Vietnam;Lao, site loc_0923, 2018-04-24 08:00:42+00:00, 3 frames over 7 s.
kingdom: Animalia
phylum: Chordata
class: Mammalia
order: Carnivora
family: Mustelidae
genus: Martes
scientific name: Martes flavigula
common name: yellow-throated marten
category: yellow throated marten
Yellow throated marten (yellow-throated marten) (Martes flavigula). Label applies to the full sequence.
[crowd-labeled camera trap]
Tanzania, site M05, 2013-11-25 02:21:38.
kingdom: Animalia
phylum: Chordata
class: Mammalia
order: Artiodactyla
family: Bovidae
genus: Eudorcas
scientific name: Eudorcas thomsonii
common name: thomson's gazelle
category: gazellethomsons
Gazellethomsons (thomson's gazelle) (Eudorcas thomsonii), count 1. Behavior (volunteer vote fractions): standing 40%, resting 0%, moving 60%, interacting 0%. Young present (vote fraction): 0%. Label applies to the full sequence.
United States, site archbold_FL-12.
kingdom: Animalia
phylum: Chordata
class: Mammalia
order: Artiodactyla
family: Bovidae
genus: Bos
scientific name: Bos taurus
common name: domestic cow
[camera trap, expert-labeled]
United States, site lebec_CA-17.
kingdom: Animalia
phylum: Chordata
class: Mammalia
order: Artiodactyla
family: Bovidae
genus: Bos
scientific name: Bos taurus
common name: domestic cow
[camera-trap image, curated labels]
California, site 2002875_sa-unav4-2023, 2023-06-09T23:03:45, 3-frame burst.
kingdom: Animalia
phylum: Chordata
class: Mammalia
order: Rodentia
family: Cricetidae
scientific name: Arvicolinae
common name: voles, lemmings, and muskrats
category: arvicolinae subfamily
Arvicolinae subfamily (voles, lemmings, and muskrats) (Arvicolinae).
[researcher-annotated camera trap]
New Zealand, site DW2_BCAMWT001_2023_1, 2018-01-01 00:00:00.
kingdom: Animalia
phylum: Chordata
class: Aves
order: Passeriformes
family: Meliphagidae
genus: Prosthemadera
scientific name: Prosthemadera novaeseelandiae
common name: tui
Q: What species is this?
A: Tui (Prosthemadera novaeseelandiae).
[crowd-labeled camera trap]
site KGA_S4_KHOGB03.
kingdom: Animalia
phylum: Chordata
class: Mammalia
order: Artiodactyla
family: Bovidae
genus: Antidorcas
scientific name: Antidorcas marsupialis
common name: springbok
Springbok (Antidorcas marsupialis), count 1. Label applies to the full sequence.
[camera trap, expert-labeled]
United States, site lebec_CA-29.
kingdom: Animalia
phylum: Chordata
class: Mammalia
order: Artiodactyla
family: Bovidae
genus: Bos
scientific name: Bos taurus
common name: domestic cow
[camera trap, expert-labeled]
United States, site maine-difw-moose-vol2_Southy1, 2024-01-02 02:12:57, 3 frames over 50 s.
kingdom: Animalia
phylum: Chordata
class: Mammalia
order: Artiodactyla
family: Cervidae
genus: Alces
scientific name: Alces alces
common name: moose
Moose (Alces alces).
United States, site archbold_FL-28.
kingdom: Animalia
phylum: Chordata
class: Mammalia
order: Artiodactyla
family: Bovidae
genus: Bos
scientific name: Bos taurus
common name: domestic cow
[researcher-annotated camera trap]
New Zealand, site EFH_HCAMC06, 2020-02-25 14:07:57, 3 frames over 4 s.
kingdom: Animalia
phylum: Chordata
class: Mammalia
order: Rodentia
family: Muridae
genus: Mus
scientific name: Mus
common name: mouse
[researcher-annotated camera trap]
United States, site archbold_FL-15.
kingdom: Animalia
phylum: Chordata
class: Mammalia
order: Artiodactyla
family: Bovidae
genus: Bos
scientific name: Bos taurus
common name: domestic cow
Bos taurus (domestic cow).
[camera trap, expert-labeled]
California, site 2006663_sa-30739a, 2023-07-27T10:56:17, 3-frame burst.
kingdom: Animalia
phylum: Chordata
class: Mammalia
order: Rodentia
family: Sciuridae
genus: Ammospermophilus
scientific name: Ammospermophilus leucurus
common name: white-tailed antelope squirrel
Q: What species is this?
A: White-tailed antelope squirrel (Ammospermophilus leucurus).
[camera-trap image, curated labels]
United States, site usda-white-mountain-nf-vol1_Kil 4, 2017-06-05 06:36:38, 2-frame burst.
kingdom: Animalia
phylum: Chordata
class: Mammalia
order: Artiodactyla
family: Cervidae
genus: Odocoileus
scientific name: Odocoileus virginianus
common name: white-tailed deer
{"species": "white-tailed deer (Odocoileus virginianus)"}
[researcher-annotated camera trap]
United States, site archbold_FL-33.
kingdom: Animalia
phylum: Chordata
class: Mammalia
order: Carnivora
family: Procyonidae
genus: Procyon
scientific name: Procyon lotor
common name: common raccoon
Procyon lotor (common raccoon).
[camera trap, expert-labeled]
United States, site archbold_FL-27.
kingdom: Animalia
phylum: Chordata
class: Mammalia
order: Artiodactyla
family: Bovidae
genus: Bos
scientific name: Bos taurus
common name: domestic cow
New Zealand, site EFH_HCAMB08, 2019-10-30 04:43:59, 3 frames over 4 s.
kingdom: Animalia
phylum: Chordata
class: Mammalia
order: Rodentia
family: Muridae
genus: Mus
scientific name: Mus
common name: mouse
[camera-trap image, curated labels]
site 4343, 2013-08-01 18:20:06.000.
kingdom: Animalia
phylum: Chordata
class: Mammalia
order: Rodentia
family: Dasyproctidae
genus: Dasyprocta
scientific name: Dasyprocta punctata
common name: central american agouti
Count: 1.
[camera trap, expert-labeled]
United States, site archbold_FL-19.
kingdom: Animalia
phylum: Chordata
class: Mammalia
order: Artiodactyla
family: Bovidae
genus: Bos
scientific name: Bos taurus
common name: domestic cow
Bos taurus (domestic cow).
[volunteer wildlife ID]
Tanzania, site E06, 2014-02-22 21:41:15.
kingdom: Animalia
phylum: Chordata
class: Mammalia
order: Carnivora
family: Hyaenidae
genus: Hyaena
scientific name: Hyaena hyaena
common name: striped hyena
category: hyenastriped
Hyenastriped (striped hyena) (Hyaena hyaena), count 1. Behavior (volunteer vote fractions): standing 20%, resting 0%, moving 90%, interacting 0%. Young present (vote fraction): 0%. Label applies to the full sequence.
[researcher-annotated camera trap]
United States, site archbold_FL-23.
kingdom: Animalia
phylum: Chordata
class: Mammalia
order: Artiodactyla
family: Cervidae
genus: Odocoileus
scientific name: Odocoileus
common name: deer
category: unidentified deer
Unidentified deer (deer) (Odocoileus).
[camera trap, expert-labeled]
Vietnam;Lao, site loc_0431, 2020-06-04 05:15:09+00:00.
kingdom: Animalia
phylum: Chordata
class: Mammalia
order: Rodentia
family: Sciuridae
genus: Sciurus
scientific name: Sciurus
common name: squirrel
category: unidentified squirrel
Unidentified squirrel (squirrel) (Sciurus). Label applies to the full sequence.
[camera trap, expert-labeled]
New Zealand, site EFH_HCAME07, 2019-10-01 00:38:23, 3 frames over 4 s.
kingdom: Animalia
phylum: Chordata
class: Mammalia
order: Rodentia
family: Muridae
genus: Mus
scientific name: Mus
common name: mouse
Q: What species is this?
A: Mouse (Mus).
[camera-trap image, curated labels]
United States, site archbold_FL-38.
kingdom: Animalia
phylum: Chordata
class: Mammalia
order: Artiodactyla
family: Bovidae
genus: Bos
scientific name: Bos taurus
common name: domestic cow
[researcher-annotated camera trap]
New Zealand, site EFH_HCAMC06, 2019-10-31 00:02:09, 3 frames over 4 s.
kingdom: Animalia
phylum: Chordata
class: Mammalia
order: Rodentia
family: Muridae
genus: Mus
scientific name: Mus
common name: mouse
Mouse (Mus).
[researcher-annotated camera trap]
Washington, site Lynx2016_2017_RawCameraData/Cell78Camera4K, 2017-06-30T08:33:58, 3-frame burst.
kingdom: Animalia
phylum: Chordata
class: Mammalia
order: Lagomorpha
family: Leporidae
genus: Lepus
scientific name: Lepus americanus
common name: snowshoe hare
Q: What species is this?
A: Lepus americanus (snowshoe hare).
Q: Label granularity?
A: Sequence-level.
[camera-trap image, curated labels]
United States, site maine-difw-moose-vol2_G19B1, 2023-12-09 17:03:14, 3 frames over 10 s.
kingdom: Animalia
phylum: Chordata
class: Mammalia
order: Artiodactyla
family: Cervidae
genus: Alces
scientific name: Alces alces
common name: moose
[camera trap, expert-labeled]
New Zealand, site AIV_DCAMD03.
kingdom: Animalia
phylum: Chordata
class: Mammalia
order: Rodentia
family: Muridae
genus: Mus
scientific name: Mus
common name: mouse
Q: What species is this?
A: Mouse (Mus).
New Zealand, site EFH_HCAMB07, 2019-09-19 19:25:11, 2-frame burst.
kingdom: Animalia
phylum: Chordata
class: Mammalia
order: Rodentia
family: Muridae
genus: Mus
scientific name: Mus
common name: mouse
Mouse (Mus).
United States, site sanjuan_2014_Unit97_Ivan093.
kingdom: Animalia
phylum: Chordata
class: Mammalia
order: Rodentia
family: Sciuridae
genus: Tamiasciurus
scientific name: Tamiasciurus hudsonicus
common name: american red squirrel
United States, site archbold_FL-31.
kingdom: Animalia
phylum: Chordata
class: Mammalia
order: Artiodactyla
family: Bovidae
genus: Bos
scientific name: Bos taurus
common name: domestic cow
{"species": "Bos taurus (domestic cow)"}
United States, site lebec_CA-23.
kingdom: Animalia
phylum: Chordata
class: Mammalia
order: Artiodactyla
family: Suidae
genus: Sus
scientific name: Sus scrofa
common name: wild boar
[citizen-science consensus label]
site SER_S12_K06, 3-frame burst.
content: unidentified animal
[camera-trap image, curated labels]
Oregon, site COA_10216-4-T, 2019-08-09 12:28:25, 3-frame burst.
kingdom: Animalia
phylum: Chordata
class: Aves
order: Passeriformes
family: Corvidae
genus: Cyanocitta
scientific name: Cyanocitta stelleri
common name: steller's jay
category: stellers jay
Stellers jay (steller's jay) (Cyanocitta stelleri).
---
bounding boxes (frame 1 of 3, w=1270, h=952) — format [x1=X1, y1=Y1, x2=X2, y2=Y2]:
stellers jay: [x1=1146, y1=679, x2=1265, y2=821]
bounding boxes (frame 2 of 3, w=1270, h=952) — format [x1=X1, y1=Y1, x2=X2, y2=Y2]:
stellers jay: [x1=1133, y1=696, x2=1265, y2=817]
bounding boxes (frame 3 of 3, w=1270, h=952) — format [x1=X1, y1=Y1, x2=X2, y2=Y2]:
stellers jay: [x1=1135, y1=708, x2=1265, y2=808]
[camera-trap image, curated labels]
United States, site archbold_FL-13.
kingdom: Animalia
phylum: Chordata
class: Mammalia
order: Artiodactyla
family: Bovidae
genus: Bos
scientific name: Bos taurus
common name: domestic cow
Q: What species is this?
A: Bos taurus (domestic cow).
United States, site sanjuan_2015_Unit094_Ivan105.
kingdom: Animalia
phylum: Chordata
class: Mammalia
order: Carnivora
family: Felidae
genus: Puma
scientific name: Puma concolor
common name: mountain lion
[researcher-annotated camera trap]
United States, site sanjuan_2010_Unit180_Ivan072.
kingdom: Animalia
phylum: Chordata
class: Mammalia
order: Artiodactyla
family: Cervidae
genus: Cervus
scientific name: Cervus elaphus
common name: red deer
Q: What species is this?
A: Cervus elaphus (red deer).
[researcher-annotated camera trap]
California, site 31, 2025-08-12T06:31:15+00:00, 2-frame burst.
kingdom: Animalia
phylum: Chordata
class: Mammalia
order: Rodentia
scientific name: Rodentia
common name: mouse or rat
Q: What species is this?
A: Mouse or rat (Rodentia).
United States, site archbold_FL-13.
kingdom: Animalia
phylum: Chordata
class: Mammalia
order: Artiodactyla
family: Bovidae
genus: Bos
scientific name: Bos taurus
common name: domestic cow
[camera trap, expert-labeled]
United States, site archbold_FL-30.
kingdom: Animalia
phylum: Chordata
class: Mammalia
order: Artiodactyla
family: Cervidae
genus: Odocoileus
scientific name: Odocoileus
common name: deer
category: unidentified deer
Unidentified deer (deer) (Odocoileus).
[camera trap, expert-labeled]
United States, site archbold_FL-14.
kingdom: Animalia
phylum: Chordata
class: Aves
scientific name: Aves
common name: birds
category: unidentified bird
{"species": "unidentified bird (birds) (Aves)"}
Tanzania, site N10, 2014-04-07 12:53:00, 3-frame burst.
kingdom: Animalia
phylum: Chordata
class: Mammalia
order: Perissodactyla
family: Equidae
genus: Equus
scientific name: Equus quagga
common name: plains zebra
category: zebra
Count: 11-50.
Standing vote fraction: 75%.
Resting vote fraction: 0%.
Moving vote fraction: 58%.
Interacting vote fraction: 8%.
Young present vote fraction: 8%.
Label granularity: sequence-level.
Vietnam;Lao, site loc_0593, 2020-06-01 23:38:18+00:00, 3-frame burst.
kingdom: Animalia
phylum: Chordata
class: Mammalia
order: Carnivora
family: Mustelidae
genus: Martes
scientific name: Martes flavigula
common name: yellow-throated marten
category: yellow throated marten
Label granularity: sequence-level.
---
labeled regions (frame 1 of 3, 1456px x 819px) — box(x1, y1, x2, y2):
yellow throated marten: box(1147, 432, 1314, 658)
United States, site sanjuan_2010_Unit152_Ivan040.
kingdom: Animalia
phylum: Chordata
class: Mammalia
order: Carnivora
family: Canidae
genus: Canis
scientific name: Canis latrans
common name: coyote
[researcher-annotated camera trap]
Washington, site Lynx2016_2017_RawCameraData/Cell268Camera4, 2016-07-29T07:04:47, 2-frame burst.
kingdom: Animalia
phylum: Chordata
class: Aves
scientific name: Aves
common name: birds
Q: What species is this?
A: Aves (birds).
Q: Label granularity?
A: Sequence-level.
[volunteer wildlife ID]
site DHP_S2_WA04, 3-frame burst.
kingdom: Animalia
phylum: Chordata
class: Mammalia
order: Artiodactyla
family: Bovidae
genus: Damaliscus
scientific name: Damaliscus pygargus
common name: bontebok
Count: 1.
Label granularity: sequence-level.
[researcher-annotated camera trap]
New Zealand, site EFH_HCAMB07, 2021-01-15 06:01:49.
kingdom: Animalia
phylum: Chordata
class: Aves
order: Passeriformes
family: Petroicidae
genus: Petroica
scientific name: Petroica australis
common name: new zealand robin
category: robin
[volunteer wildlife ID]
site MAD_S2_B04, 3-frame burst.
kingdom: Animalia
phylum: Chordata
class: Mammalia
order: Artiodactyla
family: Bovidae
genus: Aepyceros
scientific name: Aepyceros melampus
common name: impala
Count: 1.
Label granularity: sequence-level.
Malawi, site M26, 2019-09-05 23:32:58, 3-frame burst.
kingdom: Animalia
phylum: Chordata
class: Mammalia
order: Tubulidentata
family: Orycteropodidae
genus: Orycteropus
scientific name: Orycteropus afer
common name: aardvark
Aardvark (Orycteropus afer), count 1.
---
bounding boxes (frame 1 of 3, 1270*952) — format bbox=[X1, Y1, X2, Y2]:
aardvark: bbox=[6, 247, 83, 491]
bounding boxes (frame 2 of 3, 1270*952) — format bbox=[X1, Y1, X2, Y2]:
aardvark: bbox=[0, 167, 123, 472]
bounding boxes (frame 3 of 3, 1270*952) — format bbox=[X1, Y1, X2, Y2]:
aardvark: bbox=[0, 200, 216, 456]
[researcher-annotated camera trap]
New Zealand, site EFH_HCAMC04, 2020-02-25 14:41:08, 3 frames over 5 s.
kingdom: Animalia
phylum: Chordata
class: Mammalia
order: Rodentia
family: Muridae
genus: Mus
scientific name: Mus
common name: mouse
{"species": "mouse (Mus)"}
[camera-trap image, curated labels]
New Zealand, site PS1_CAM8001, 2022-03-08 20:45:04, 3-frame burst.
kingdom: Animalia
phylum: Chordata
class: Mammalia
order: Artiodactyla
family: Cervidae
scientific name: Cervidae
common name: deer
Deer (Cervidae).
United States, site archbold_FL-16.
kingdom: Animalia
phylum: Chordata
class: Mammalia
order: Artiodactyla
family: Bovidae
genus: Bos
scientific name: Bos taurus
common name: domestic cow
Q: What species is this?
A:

## [What you are asked to do]
Scan the material above for the string "Washington" and return the lines that hold it.

## [Response for this exercise]
Washington, site Lynx2016_2017_RawCameraData/Cell78Camera4K, 2017-06-30T08:33:58, 3-frame burst.
Washington, site Lynx2016_2017_RawCameraData/Cell268Camera4, 2016-07-29T07:04:47, 2-frame burst.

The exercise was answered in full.